Abstract

The authors recommend offering living-donor liver transplantation to suitable recipients and their families as an alternative form of treatment. However, we would like to point out two problems, one of which was discussed inadequately in the article, the other not at all. With regard to the donor’s risk of death, the authors report that there have been ten early and three late deaths after partial liver donation by a living donor. Given that about 6,000 of these operations have been performed worldwide, they calculate that the risk of death is below 0.5%. Yet this estimate can only be viewed as a lower bound, as long as physicians are not required by law to report adverse events of this type. Thus, we would have wished to know the current figures for Germany alone. Furthermore, because problems arising from biliary tract injury can take a chronic course, the period of observation for the determination of late deaths after living donation should have been precisely defined. Persons willing to serve as donors are unlikely to be dissuaded by figures below 1%; thus, giving the correct lethality figure would seem to be less a practical question than a simple matter of honesty. More important for prospective donors, however, is the unsolved problem of insurance coverage (in Germany) above and beyond the costs of surgery and hospitalization associated with the partial liver donation. As the liver can normally regenerate very effectively, there is unlikely to be any major damage to health if the early postoperative course has been uncomplicated. Nonetheless, by the act of donation, the donor becomes a person who has undergone major surgery, and he or she must state that this is the case when asked to give such information by prospective employers, lenders, etc.
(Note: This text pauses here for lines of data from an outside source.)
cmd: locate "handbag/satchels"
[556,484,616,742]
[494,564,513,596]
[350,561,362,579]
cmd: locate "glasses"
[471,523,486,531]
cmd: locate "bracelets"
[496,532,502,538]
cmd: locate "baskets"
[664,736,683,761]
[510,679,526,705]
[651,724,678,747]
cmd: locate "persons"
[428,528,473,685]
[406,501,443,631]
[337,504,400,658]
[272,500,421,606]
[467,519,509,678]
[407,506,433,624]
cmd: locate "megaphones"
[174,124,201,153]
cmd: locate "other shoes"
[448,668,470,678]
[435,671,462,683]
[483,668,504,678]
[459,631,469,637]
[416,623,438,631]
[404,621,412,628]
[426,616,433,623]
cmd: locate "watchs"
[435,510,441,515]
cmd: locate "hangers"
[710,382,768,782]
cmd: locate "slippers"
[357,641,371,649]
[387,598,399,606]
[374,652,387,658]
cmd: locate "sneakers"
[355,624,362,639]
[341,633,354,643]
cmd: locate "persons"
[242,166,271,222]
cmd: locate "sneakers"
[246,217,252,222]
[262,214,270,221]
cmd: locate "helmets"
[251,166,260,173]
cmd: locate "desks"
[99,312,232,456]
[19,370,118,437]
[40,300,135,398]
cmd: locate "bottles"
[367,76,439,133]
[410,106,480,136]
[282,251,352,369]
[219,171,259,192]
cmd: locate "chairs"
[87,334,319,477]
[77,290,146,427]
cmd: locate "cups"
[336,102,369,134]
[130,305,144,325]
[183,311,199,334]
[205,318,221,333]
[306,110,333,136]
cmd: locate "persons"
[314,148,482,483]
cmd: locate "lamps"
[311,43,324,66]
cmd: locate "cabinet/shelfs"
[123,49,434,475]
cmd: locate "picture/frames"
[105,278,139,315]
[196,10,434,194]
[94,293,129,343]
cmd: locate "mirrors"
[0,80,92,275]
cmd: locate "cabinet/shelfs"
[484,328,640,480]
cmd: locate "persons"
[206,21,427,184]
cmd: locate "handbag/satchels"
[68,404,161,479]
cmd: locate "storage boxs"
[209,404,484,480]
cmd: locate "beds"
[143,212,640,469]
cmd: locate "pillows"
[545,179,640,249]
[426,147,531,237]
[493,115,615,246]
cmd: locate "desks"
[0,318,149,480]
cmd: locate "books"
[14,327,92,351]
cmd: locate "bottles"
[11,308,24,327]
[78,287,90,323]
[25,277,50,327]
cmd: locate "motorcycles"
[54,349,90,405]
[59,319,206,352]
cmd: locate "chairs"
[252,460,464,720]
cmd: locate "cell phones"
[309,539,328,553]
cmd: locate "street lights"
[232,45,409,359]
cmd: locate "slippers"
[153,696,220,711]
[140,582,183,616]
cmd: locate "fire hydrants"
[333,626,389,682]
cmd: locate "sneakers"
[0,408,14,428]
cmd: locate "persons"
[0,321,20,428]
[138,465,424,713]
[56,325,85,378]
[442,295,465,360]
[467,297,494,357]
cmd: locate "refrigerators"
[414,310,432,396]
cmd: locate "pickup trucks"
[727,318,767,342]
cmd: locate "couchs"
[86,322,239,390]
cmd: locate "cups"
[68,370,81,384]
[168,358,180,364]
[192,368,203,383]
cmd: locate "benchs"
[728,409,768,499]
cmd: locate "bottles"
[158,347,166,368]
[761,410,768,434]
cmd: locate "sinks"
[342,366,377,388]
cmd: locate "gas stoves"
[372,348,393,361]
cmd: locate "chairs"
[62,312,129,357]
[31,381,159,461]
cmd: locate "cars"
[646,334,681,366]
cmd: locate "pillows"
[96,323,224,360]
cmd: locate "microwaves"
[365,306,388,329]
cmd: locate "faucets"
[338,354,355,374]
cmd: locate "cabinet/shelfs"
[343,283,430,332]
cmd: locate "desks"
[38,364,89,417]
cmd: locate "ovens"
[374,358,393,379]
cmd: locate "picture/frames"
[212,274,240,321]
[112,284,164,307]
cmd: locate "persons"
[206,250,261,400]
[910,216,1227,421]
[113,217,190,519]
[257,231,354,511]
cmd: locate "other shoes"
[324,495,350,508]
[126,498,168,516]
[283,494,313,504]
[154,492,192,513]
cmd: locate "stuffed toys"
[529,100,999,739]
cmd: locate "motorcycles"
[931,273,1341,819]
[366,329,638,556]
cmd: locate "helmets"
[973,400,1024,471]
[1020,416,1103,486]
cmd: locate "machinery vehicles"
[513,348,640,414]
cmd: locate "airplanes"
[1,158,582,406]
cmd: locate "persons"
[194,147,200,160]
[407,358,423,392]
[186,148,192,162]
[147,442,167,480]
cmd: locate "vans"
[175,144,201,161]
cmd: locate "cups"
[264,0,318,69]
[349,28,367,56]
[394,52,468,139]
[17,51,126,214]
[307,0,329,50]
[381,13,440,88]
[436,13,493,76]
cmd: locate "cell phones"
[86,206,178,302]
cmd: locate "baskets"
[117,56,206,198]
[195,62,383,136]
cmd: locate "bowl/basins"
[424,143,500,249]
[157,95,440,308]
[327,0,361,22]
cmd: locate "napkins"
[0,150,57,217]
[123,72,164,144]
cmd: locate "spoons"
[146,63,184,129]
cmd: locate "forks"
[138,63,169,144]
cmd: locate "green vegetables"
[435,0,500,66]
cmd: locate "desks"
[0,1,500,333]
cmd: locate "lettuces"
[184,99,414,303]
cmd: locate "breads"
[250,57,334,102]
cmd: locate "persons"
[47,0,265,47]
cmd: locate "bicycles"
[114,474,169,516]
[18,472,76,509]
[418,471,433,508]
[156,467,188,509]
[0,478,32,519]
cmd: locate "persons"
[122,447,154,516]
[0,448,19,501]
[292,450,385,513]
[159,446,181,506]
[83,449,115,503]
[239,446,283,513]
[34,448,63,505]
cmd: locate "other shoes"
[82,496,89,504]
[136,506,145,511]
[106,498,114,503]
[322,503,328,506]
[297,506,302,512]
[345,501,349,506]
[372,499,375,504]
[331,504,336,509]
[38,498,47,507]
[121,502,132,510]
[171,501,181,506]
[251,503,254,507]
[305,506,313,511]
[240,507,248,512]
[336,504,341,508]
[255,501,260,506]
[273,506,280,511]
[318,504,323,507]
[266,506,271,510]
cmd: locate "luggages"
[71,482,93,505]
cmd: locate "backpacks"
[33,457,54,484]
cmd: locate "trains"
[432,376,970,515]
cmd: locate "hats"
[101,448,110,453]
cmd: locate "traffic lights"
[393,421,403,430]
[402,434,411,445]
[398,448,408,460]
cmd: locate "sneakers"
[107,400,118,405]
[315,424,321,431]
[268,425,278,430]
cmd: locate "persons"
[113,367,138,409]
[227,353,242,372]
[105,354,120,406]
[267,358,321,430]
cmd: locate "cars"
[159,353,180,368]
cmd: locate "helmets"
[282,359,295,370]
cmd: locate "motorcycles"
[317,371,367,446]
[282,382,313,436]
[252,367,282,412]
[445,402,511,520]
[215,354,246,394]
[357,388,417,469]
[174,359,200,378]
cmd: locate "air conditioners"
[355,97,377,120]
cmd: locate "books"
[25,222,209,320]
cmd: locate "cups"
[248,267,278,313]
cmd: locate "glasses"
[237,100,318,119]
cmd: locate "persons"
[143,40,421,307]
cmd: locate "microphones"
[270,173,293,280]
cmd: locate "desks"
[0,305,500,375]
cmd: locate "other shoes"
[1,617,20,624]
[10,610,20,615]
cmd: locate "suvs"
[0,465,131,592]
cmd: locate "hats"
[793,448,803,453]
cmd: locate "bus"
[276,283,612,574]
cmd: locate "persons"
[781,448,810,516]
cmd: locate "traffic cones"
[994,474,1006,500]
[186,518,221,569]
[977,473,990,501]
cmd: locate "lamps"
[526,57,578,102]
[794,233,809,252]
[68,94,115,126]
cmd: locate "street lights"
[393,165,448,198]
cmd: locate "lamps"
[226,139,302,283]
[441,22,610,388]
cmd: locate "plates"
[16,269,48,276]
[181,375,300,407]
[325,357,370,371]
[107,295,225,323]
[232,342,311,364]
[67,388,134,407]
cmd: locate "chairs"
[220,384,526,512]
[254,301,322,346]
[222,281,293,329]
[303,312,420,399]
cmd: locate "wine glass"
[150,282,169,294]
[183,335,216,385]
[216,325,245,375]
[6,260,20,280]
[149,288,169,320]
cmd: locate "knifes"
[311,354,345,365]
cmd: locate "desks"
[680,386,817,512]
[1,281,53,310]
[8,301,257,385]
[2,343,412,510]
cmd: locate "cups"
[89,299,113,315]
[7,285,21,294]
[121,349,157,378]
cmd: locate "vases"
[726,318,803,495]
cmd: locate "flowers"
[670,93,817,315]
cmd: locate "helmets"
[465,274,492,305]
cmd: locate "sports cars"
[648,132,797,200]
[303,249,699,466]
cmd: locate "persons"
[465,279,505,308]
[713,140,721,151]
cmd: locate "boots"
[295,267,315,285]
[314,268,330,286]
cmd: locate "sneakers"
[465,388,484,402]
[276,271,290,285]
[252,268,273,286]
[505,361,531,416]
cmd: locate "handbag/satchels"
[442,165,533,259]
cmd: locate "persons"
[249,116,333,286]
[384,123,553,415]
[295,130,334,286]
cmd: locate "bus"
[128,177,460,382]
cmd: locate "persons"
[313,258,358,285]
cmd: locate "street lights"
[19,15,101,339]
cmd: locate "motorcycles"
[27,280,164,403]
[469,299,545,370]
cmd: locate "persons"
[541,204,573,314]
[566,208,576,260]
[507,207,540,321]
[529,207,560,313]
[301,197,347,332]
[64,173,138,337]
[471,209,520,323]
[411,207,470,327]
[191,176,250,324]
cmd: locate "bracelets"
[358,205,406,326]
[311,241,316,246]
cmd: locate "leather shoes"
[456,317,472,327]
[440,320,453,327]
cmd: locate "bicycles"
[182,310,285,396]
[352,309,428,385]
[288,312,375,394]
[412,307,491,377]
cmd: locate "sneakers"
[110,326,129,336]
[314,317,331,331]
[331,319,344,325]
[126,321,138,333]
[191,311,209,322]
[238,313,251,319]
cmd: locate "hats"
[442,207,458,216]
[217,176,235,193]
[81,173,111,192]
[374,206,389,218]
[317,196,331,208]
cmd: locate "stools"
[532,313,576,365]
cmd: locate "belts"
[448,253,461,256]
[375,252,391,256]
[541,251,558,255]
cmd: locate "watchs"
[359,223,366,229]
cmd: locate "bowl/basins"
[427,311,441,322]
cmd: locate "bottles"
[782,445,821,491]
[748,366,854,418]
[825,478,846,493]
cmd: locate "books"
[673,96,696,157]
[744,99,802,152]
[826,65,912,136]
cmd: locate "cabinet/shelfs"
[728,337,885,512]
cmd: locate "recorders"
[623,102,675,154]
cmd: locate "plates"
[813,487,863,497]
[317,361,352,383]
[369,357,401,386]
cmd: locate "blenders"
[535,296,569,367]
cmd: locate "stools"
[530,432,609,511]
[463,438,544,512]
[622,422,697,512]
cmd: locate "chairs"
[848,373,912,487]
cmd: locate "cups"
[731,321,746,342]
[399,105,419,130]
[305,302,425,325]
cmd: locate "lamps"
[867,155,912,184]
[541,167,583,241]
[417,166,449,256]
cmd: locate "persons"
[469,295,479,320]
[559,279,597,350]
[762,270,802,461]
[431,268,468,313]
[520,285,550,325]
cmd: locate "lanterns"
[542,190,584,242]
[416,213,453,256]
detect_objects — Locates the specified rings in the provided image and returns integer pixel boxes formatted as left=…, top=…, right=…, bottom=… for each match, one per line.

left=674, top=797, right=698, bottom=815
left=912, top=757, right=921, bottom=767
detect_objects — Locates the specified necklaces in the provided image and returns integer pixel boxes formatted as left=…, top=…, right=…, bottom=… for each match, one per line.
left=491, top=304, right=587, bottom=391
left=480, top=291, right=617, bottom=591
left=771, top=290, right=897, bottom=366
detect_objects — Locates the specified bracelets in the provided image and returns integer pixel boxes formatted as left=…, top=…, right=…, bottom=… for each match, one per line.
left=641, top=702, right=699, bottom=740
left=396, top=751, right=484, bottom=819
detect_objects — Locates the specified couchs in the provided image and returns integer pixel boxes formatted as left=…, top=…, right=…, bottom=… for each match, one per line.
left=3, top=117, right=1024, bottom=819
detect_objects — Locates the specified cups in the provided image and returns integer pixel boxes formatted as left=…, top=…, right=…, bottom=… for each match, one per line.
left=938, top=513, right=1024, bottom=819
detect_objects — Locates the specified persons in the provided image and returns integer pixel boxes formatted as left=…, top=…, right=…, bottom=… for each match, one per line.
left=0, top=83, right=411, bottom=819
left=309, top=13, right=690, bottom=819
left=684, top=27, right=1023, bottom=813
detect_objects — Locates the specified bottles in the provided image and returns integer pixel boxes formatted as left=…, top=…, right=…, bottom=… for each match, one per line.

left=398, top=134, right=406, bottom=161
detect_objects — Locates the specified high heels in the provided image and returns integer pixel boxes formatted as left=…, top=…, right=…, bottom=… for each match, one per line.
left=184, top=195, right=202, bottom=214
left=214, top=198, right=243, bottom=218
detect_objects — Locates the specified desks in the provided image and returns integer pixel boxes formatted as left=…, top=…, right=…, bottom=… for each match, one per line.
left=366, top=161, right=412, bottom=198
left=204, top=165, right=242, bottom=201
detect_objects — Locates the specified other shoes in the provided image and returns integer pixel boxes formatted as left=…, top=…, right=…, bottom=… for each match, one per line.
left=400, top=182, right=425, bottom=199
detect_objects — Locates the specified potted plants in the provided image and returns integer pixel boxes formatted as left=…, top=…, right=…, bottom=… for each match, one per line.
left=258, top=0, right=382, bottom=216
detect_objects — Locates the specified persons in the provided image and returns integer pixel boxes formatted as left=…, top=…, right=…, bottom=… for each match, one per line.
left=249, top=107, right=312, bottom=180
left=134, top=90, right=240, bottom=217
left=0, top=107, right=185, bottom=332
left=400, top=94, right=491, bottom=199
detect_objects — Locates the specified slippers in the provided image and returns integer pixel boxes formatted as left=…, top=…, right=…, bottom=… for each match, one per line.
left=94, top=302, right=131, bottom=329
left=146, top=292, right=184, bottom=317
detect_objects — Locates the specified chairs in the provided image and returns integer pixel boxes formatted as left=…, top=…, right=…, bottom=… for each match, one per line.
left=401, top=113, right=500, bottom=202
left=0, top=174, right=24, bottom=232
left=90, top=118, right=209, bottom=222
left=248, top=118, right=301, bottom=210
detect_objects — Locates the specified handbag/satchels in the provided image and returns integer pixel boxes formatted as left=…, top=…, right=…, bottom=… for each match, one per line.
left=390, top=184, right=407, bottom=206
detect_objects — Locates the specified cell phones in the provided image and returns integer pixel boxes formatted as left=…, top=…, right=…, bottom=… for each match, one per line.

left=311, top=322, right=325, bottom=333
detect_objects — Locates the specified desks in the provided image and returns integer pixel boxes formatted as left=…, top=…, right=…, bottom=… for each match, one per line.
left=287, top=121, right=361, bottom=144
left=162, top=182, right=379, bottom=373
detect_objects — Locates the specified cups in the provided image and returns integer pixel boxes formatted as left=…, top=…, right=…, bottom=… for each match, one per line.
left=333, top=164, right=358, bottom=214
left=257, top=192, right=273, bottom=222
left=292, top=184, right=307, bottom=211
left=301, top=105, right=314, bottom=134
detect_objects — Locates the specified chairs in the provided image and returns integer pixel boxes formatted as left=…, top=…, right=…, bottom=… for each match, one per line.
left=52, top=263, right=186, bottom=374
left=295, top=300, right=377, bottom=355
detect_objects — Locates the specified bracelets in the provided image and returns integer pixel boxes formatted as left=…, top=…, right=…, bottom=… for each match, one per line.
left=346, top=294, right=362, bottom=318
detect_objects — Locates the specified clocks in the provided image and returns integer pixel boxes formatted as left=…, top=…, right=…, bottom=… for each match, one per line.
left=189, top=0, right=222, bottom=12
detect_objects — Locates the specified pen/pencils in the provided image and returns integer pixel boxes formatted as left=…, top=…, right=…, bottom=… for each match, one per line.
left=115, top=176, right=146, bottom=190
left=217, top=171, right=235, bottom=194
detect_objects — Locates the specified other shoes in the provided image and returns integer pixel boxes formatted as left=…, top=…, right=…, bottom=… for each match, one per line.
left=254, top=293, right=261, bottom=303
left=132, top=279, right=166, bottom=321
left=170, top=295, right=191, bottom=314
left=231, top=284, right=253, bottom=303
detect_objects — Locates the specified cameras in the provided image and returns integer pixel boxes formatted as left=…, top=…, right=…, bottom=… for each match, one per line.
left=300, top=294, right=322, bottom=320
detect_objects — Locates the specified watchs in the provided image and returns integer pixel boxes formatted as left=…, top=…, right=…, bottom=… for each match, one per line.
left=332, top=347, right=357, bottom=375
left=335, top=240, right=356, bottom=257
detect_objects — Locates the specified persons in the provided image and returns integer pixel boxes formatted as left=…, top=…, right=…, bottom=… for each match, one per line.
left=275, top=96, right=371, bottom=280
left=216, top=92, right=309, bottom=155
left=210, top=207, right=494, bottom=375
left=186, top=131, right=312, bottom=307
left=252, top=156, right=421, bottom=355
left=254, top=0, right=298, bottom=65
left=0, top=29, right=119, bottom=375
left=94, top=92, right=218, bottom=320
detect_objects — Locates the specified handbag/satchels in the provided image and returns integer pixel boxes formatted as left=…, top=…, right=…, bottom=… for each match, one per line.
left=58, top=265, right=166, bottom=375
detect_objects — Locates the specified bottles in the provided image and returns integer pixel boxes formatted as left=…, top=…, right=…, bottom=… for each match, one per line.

Considering that the accident insurance system in Germany continues to regard people who have lost part of their liver as having a 20% to 40% diminution of their earning capacity because of impaired general performance, one cannot gloss over the potential bureaucratic disadvantages that may accrue to donors as a result of their donation. Rather, physicians ought to do as much as possible to clear up this long-recognized problem. In the meantime, the practice of splitting livers obtained by cadaveric organ donation can be pursued more vigorously in order to reduce the shortage of available liver tissue for transplantation.